Fuel carbon chains are usually C7H16 through to C11H24. C7H16 means 7 carbon atoms with 16 hydrogen atoms. Heavier chains like C14H30 are used as diesel fuel. Carbon chains above C20 are tars and heavy oils. The lightest chain is CH4, methane. We burn the mixture somewhere around C9H20 in our internal combustion engines. Chains of this weight are used as fuel because they are in a liquid state at normal temperatures, easy to store and transport. They also vaporise easily. In order to burn the fuel it must be transported from the tank to the combustion chamber. There the fuel is mixed with air from the air intake, vaporised, compressed, and ignited. This process takes place very quickly and continuously to maintain the cycle of the internal combustion engine. To make a point, we are already burning hydrogen and oxygen in internal combustion engines. The difference between this and pure HHO gas is the carbon atom. The carbon that is left behind is what causes engine sludge, deposits and carbon build up, poor performance, and pollution.
The enrichment of the gasoline is not realised through chemical or mechanical “doping” of the fuel, but with direct injection of hydrogen gas at the air intake in the vicinity of the inlet valve. In the typical combustion engine, the spark plug creates the ignition spark and the combustion begins 4° before TDC. The hydrogen enriched fuel has already entered the combustion chamber and the fuel-air ratio is very small (lean mixture) in order to achieve high efficiency. Just 2msec later, the hydrogen starts to ignite and because of the fact that it is under high temperature and pressure it starts to separate into atomic (nascent) hydrogen. Nascent hydrogen is very active and produces a rapid chain reaction that spreads almost instantly to the whole combustion chamber volume. The almost simultaneous ignition of hydrogen initiates the simultaneous ignition of the main fuel, which is burned instantly without creating any flame front since the whole combustion chamber is being ignited at the same time. The combustion process is now completed about 6-10msec later and after the piston has moved only 14-18° after TDC. This rapid combustion phenomenon results in:
- Complete combustion of the whole chamber’s volume without un-ignited areas.
- Development of very high pressures at the combustion chamber due to the high temperatures and due to the fact that the combustion chamber volume is not significantly increased (the piston moves less than 20°).

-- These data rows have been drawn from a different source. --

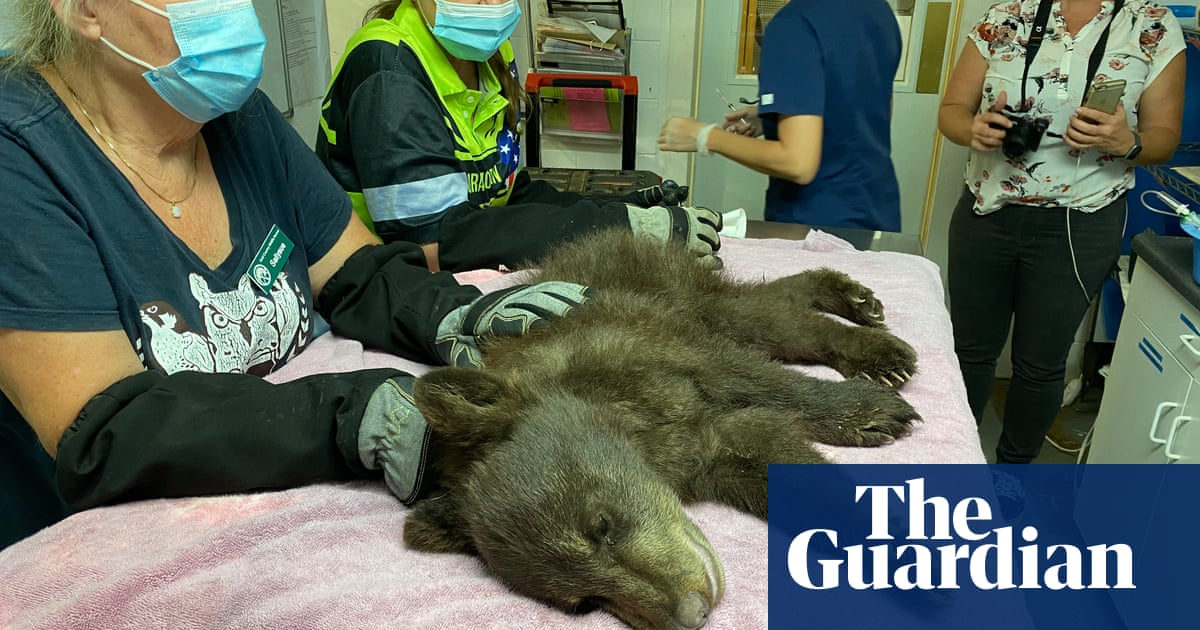 Burned paws, hungry bears: the race to help animals injured in wildfires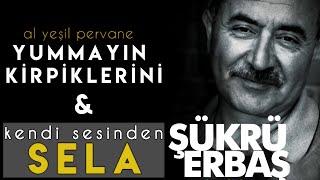 Sela   Sukru Erbas  Yummayin Kirpiklerini   Metin Karausta ft  Caner Akbal Resimi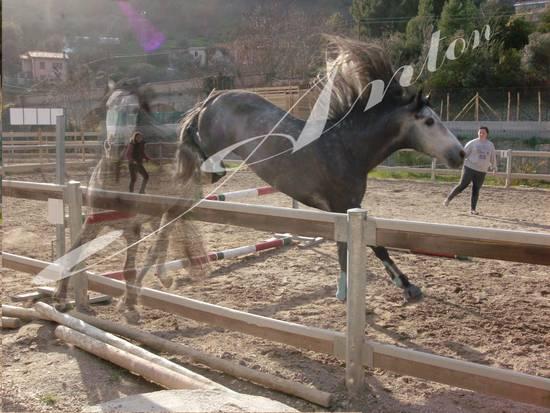 Cavalli x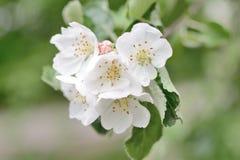 Apple tree flower Stock Image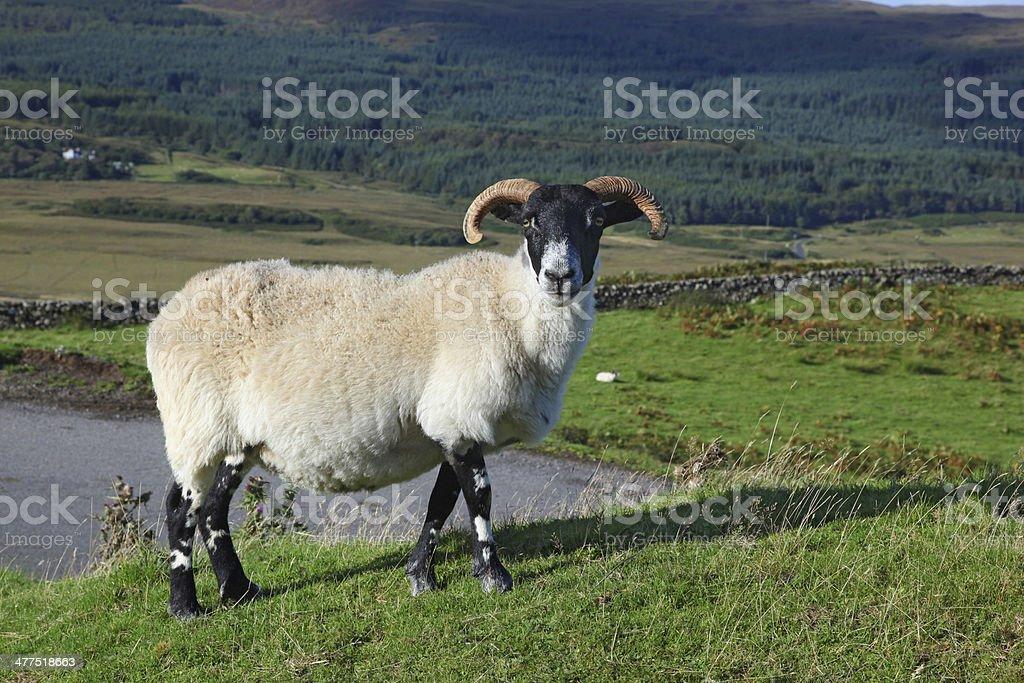 Portrait of a Scottish blackface sheep, Quirain, Isle of Skye, Scotland stock photo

This leads to increased piston forces and increased engine torque (around 30% increase).
- Ability to combust effectively extra-lean air-fuel mixture, which would not ignite in conventional combustion engines. This leads to higher efficiency and increased fuel economy (around 25-30%).
- Reduce (or even eliminate) CO and unburned HC emissions due to almost perfect combustion.
- Reduction of NOx emissions, due to a complex mechanism of combustion mechanics.